Cette question est toutefois compliquée par les rapports sur l’IA générative qui recrache des versions à moitié mâchées mais reconnaissables du matériel d’apprentissage, une sorte de « cryptomnésie ». Je ne comprends pas très bien pourquoi cela se produit, mais il se peut que certains mots ou noms n’apparaissent que dans une seule oeuvre source, laissant le modèle avec la « croyance » que si une chaîne de texte contient, par exemple, un personnage appelé Humbert Humbert, il n’y a pas beaucoup de chemins à suivre, et reconstituant des morceaux du roman de Nabokov.

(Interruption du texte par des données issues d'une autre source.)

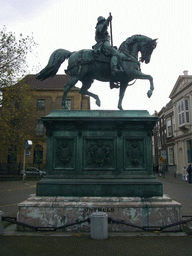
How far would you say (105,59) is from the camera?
6953 millimetres

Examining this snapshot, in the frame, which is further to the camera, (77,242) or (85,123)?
(85,123)

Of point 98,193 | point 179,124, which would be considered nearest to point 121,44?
point 98,193

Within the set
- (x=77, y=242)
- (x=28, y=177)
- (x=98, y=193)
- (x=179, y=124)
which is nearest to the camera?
(x=77, y=242)

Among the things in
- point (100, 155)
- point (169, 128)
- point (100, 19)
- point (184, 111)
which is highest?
point (184, 111)

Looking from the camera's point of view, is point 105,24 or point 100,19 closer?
point 105,24

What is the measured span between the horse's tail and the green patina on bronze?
5.21 feet

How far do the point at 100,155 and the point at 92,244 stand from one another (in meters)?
2.31

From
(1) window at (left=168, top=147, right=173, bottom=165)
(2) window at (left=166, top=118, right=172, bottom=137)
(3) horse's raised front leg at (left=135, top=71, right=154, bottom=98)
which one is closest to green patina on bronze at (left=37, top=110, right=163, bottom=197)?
(3) horse's raised front leg at (left=135, top=71, right=154, bottom=98)

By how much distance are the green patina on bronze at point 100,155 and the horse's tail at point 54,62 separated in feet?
5.21

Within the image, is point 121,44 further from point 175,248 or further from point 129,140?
point 175,248

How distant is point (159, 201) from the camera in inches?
215

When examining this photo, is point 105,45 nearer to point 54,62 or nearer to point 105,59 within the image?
point 105,59

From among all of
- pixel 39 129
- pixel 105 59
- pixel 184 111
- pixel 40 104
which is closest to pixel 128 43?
pixel 105 59

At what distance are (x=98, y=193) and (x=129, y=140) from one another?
1.65m
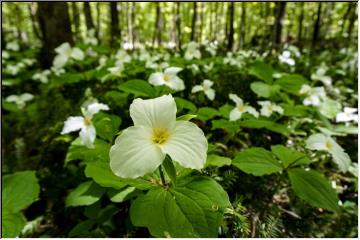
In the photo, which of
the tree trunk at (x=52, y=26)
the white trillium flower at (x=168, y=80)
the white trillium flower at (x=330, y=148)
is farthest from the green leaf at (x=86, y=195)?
the tree trunk at (x=52, y=26)

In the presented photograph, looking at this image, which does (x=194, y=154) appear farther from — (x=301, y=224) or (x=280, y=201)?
(x=280, y=201)

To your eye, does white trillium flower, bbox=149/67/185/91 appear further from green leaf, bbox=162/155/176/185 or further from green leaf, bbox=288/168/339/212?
green leaf, bbox=162/155/176/185

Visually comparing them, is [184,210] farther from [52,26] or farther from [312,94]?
[52,26]

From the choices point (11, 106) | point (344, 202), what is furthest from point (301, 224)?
point (11, 106)

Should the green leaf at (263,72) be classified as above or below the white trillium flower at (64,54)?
below

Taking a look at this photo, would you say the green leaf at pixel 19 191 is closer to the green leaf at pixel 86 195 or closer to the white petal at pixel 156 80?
the green leaf at pixel 86 195

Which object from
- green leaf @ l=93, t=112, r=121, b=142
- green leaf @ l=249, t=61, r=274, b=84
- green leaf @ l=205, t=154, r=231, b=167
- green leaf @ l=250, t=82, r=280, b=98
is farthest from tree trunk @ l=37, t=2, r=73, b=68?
green leaf @ l=205, t=154, r=231, b=167

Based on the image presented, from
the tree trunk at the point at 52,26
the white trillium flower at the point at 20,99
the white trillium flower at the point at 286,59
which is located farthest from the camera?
the tree trunk at the point at 52,26
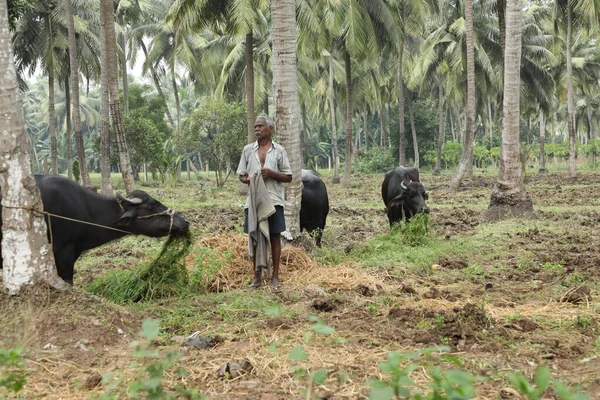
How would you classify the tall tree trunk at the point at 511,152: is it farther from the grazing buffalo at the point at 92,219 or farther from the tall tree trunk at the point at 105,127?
the tall tree trunk at the point at 105,127

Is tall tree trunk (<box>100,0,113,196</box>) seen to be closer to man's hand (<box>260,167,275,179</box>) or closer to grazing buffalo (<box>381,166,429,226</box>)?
grazing buffalo (<box>381,166,429,226</box>)

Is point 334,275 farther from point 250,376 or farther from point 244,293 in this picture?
point 250,376

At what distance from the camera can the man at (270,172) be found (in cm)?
623

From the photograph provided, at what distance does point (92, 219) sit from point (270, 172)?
5.94 ft

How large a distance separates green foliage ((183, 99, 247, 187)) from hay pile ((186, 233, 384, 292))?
17365 mm

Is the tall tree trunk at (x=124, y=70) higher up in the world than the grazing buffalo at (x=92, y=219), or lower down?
higher up

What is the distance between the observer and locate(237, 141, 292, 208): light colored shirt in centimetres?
629

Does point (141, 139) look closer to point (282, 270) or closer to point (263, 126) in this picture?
point (282, 270)

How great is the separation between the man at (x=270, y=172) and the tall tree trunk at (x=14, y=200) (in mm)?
2118

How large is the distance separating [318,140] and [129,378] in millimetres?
58939

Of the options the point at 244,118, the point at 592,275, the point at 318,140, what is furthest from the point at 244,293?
the point at 318,140

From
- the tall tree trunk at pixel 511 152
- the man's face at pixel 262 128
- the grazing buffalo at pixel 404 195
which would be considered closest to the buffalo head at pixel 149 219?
the man's face at pixel 262 128

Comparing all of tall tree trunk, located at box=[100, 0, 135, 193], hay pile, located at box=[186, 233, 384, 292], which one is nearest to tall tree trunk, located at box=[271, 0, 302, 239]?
hay pile, located at box=[186, 233, 384, 292]

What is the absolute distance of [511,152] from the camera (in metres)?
11.4
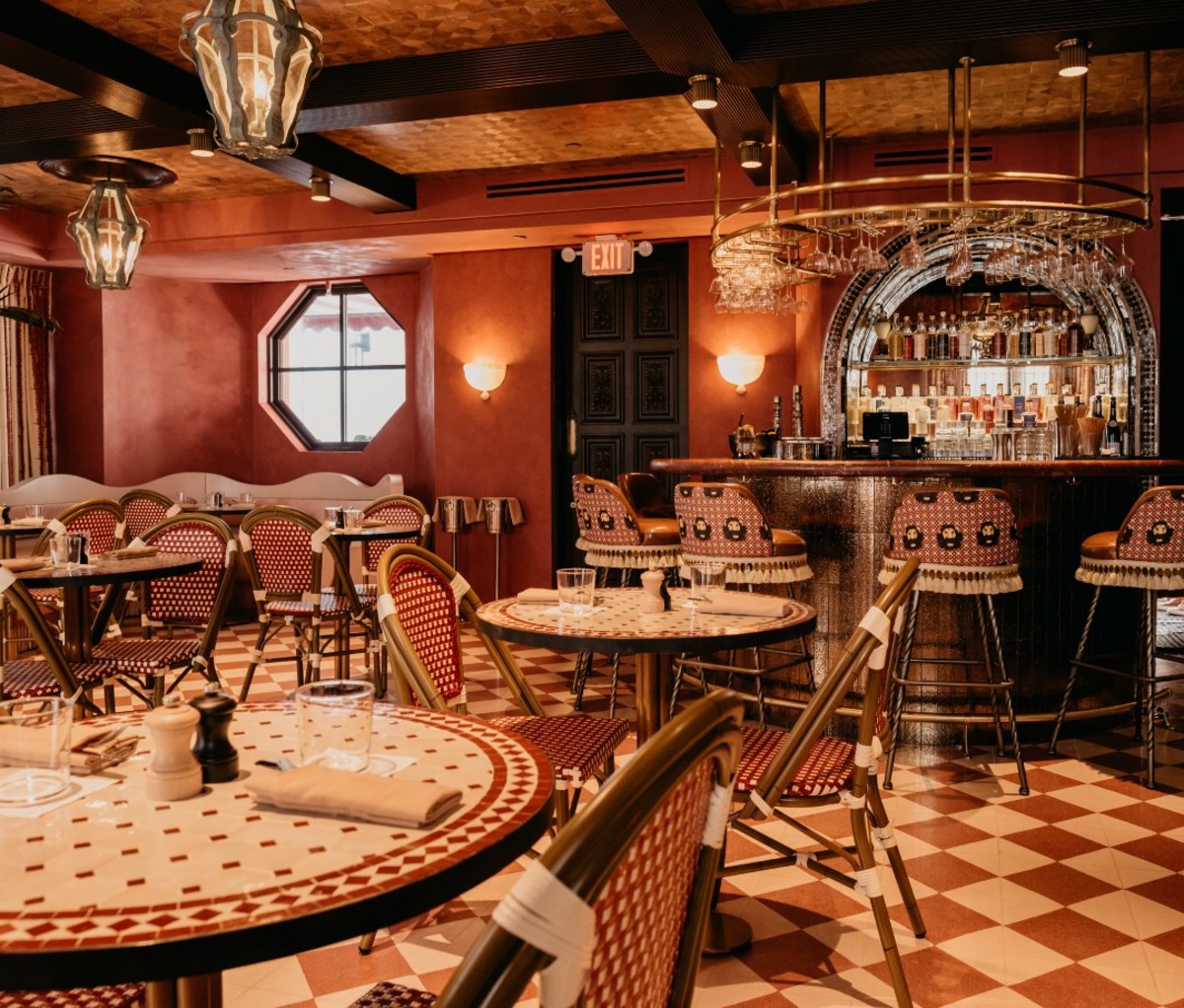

Quelqu’un qui n’a jamais lu «Lolita » pourrait avoir beaucoup de mal à s’en rendre compte : par conséquent, les textes créatifs produits par une IA générative doivent être publiés (sitant est qu’ils le soient) avec beaucoup de prudence!
Ces IA génératives ont tendance à écrire de bonnes phrases, qui s’emboîtent souvent pour former des paragraphes plausibles. ChatGPT ne vous dira probablement pas que « les idées vertes incolores dorment furieusement » (« colorless green ideas sleep furiously ») à moins qu’on ne lui ait demandé de citer Noam Chomsky. Cependant, à mesure que l’échelle augmente, la tentative d’imiter la « chambre chinoise » (« Chinese room ») de Searle commence souventà s’effondrer. Cette prose si convaincante peut énoncer quelque chose de complètement faux : c’est ce qu’on appelle une « hallucination ». Il n’y a rien d’étonnant à ce que cela se produise : le programme ne connaît rien du monde! Nous pouvons imaginer un programme de Dissociated Press, formé sur (par exemple) le texte de Oliver Twist, qui utilise suffisamment de lettres dans sa table de recherche pour produire des phrases à peu près grammaticales impliquant les personnages familiers, mais pas assez pour saisir l’intrigue du livre. Les utilisateurs ont eu de sérieux problèmes à ce sujet. Récemment, l’IA générative a été utilisée pour rédiger un document juridique. Malheureusement, l’IA a inventé certaines sources qu’elle citait; le juge n’apas apprécié et l’avocat a été sanctionné. Dans de tels cas, un modèle de document à l’ancienne serait probablement plus sûr.
George (comme vous le verrez) est un adepte enthousiaste de la première heure, et il vous parlera du plaisir qu’il y a à l’utiliser. Vous devrez décider vous-même dans quelle mesure vous l’utiliserez à des fins plus sérieuses.